Capacity Development 2.0: Mentoring for Effective Institutions
Though international development experts rarely agree upon anything, most accept that effective and accountable government institutions, including security institutions, are a prerequisite for other development. In fragile and conflict countries, institutions are often particularly weak, yet the capacity-development programs intended to improve institutions have been largely unsuccessful. The primary cause is flawed programming, which relies on routine training and cookie-cutter reforms rather than tailored guidance. The solution is to transition toward a mentoring model that puts learners in the drivers’ seat and sets principles (like stability or transparent governance), not discrete skills, as the objective of institution-strengthening programs. This model can apply to governance interventions in virtually any sector, including security, finance, health, education, or rule of law among others.
Given the billions of dollars in international aid being committed to fragile and conflict countries, understanding how capacity development may (and may not) help attain these objectives is critical. Typical capacity-development programs have two fundamental problems. First, when training is provided, it is usually traditional, one-way instruction. Second, in part because they are often led by foreigners with limited local knowledge, training is either toosophisticated or simplistic for the operating environment, too broad ornarrow to address operational challenges, or culturally ill-suited. In short, the average capacity-development program constitutes a terrible mechanism for enabling learning or achieving change in complex environments.
Nevertheless, government capacity-development programs can be improved by applying basic principles of adult learning, as demonstrated elsewhere. Business training programs that incorporated intensive learning followed by practical on-the-job support achieved statistically successful outcomes. Similarly, capacity-building programs that pursued sensible “best-fit” solutions, such as “ Rule of Thumb” financial literacy, have had better results than standard “best practice” training. Finally, the comparative effectiveness of cash-transfer programs, wherein recipients decide how best to utilize aid, suggests locally owned decisionmaking can outperform externally imposed strategizing.
Mentoring
So, what would an effective capacity-development program look like? It would:
- Support experiential learning . Scholarship confirms that adults are most motivated to learn things that pertain to real-life assignments. In conflict zones, especially, key decisionmakers and officials cannot be spared from their day jobs for lengthy training programs. Learning must happen on the job.
- Emphasize learner-driven learning . Protégés need to own the learning process in order to make it sustainable. The instructor’s primary role is to support, collaborate, and facilitate.

Data shown -

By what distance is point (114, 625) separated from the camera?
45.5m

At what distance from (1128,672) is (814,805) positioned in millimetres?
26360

Problems to solve -
1/ Please reproduce the passage of the capacity-development article starting with "- Emphasize learner-driven" and going on through "collaborate, and facilitate.".
2/ In one to three sentences, explain why the capacity-development article says "Learning must happen on the job."

Task-by-task results -
1/
- Emphasize learner-driven learning . Protégés need to own the learning process in order to make it sustainable. The instructor’s primary role is to support, collaborate, and facilitate.

2/ Adults are most motivated to learn things that pertain to real-life assignments. In conflict zones especially, key decisionmakers and officials cannot be spared from their day jobs for lengthy training programs.